In a sport famous for its colorful characters, Casey Stengel was one of a kind. Stengel was an imaginative prankster who told stories and possessed one of the greatest baseball minds of all time. Stengel was just as likely to fake a faint at an umpire’s call as he was to call a tight play in a critical situation to win a ball game.

From his teens to his final days as manager of the New York Mets, Stengel lived his entire life in baseball. Along the way, he was an above-average major league player for 12 seasons and the most successful manager to complete a scorecard. However, it wasn’t just his success that won the adoration of millions, but his lovable personality that won them over. The warmth, toughness of him and the unforgettable monologues of him that made him the most beloved character since Babe Ruth. Some of the expressions that became part of baseball lore include “worm killers” meaning low balls, “plumber” meaning a good fielder, and “road block” meaning a lousy baseball player. A true legend, the likes of Casey Stengel, the wise clown of baseball, will never be seen in sports again.

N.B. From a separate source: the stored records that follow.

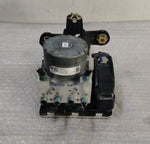 Load image into Gallery viewer, OEM BMW 330i G20 ABS ANTI-LOCK BRAKE PUMP DSC DYNAMIC STABILITY MODULE 1544112
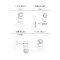 Dahua PTZ1A225-HNR-GB PTZ 2 Mpx IP kamera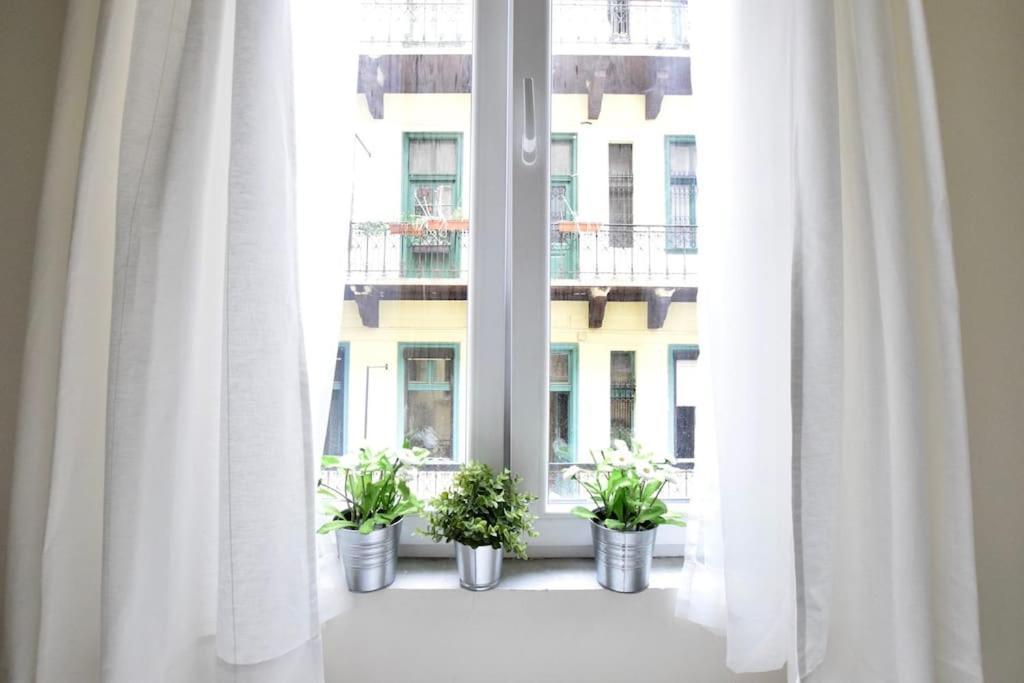 Apartment Budget By Hi5- Mini *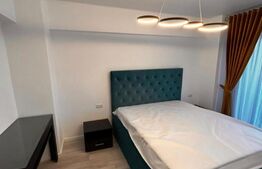 Apartament de 2 camere, decomandat, 61mp, zona Tatarasi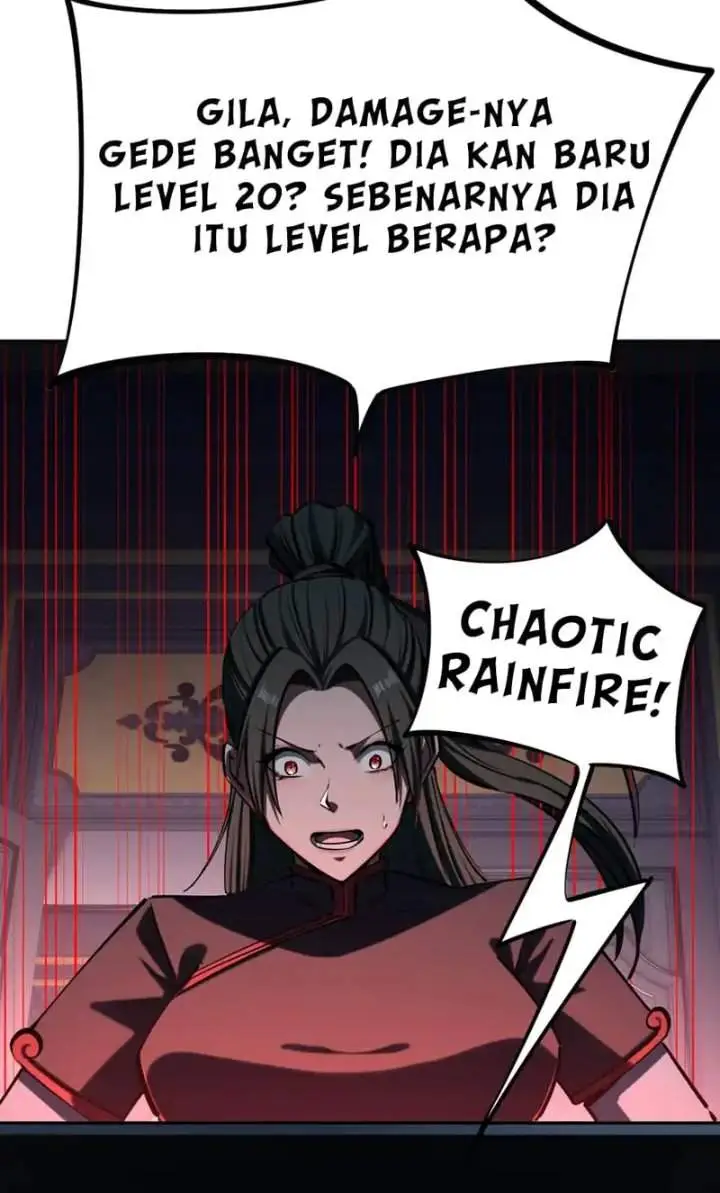 image-komik-all-people-scramble-for-the-tower-i-cleared-999-floors-in-advance-chapter-27-15/44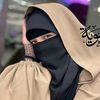 hijabgirl4772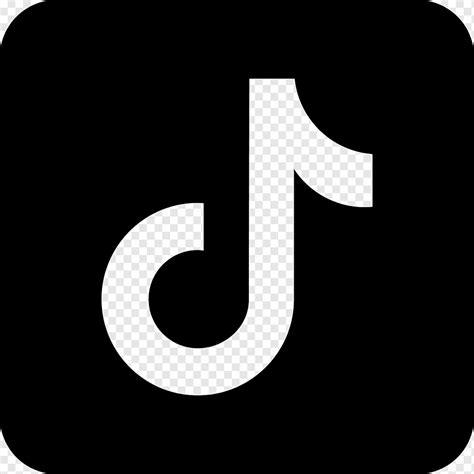 Tiktok Share Icon Schwarz Hd Logo Png Pngwing The Best Porn Website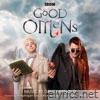 Good Omens (Original Television Soundtrack)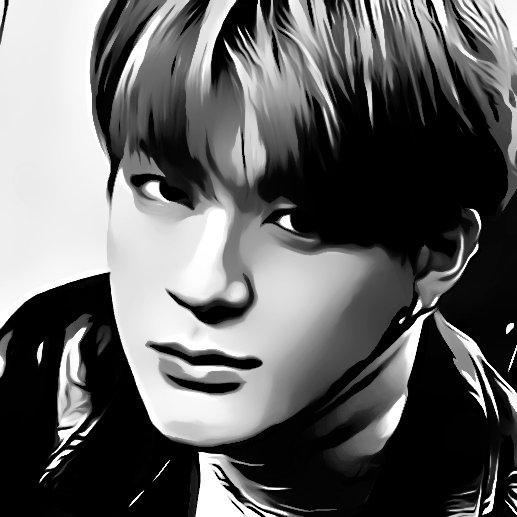 #dis4bot jae-min je-no nctx
( รบกวนรีก่อนนำไปใช้นะคะ◜◡◝)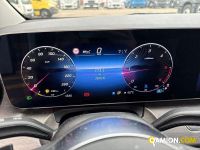 Mercedes Classe V 250 d AVANTGARDE Long | Automobile Altro | Merbag S.p.A.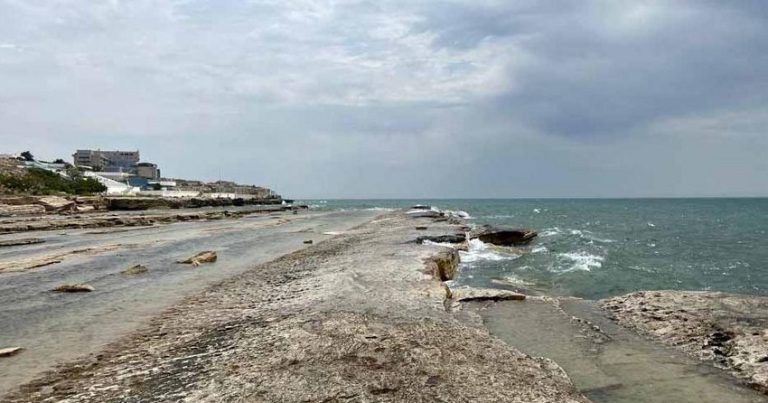 Qazaxıstan Xəzər dənizinin problemlərinin tədqiqinə vəsait ayırıb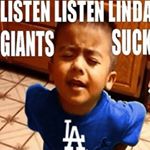 Profile Picture of Ray Munoz (@agent_209) on Instagram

How good was Stengel? In a 12-year career with the New York Yankees, Casey won 1,149 games (compared to just 696 losses), won 10 pennants and 7 world series championships. Hall of Fame manager Connie Mack once said of Stengel, “I never saw a man play so many hunches so successfully.”

Casey Stengel was not only known as an eccentric yet lovable coach, he was also known as a coach who stood by his players. Elston Howard (the first black player signed by the Yankees) credited Stengel with helping him overcome racial barriers. Casey Stengel told hotel managers that if Howard wasn’t welcome in his establishment, he wouldn’t let any of the Yankees players stay there either.